Applying this framework to the isolated DNA molecule claims, the Court found that isolated DNA is a free-standing portion of the native DNA molecule that has been cleaved to "consist of just a fraction of a naturally occurring DNA molecule." Id. at 45. The Court stated that BRCA1 and BRCA2 in their isolated states are "different molecules from DNA that exists in the body" in that they involve "human intervention to cleave or synthesize a discrete portion of a native chromosomal DNA, imparting on that isolated DNA a distinctive chemical identity as compared to native DNA." Id. at 45 (emphasis added).

Significantly, the Court disagreed with Plaintiffs' argument that the native and isolated DNA molecules are the same because they retain the same nucleotide sequence. Instead, the Court pointed out that "it is the distinctive nature of isolated DNA molecules as isolated compositions of matter that determines their patent eligibility rather than their physiological use or benefit." Id. at 48. In fact, the Court found the informational content of DNA molecules to be "irrelevant." Id. Therefore, the Court repeated its 2011 holding that "isolated" DNA molecules are drawn to patentable subject matter because such claims "cover molecules that are markedly different—have a distinctive chemical structure and identity—from those found in nature." Id. at 44.

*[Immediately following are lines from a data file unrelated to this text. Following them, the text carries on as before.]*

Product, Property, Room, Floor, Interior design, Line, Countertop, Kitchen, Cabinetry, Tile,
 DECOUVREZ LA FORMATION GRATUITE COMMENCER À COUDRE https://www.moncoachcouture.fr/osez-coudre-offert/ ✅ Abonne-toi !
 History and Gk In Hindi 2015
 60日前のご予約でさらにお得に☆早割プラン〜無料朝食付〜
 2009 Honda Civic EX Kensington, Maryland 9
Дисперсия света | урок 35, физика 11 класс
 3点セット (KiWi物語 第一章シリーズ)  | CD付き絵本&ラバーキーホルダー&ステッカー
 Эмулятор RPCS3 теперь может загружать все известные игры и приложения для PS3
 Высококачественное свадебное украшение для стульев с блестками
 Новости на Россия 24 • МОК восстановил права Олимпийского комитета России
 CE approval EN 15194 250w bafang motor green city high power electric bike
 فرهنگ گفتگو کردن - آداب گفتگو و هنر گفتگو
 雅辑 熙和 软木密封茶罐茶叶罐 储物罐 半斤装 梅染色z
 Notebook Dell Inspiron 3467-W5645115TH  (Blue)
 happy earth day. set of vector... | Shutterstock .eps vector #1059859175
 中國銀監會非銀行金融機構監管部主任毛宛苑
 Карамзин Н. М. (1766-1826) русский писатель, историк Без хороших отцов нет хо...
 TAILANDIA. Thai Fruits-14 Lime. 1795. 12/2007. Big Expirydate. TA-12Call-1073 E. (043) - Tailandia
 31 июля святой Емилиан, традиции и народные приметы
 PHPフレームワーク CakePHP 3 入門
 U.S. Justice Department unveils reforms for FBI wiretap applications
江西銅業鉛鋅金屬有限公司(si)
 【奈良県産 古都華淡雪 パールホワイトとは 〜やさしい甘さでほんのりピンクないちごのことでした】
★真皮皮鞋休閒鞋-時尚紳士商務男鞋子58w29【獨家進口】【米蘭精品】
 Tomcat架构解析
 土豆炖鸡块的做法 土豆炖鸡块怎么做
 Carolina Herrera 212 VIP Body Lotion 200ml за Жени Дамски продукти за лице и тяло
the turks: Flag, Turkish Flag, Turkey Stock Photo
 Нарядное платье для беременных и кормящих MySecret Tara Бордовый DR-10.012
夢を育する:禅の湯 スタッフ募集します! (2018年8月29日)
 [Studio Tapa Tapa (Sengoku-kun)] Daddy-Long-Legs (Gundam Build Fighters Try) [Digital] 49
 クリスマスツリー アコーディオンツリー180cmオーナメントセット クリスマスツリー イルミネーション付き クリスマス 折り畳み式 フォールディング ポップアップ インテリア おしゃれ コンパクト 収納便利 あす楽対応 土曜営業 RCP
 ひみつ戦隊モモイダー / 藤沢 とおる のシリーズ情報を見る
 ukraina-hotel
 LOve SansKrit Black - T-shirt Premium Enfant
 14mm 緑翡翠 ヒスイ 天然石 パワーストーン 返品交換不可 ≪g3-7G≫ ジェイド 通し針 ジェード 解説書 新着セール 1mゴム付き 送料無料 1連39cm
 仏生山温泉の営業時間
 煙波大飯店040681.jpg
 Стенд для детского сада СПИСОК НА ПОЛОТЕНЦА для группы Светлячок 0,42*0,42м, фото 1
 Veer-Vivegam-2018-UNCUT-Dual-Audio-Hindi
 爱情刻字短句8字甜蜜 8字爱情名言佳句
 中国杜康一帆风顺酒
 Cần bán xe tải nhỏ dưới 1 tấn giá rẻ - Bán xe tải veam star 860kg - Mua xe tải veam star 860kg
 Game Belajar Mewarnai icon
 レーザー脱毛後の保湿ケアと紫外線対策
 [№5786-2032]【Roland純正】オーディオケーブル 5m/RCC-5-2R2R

The Court explained that its decision comports with the long-standing practice of the PTO, which has allowed patents directed to DNA molecules for almost three decades. Id. at 53-55. The Court further noted the "settled expectation of the inventing and investing communities" and stated that, should DNA inventions be excluded from the broad scope of § 101, it must come from Congress, not the courts. Id. at 54.

METHODS OF "COMPARING" AND "ANALYZING" SEQUENCES ARE NOT STATUTORY PATENTABLE SUBJECT MATTER

Turning to Myriad's challenged method claims, the Court "renew[ed its] conclusion" that the method claims directed to "comparing" and "analyzing" sequences fall outside the scope of § 101 because they "claim only abstract mental processes." Id. at 56. The Court reasoned that, because the claims fail to specify any action prior to the step of "comparing" or "analyzing" two sequences, they recite only the step of comparing two different sequences. Id. at 58.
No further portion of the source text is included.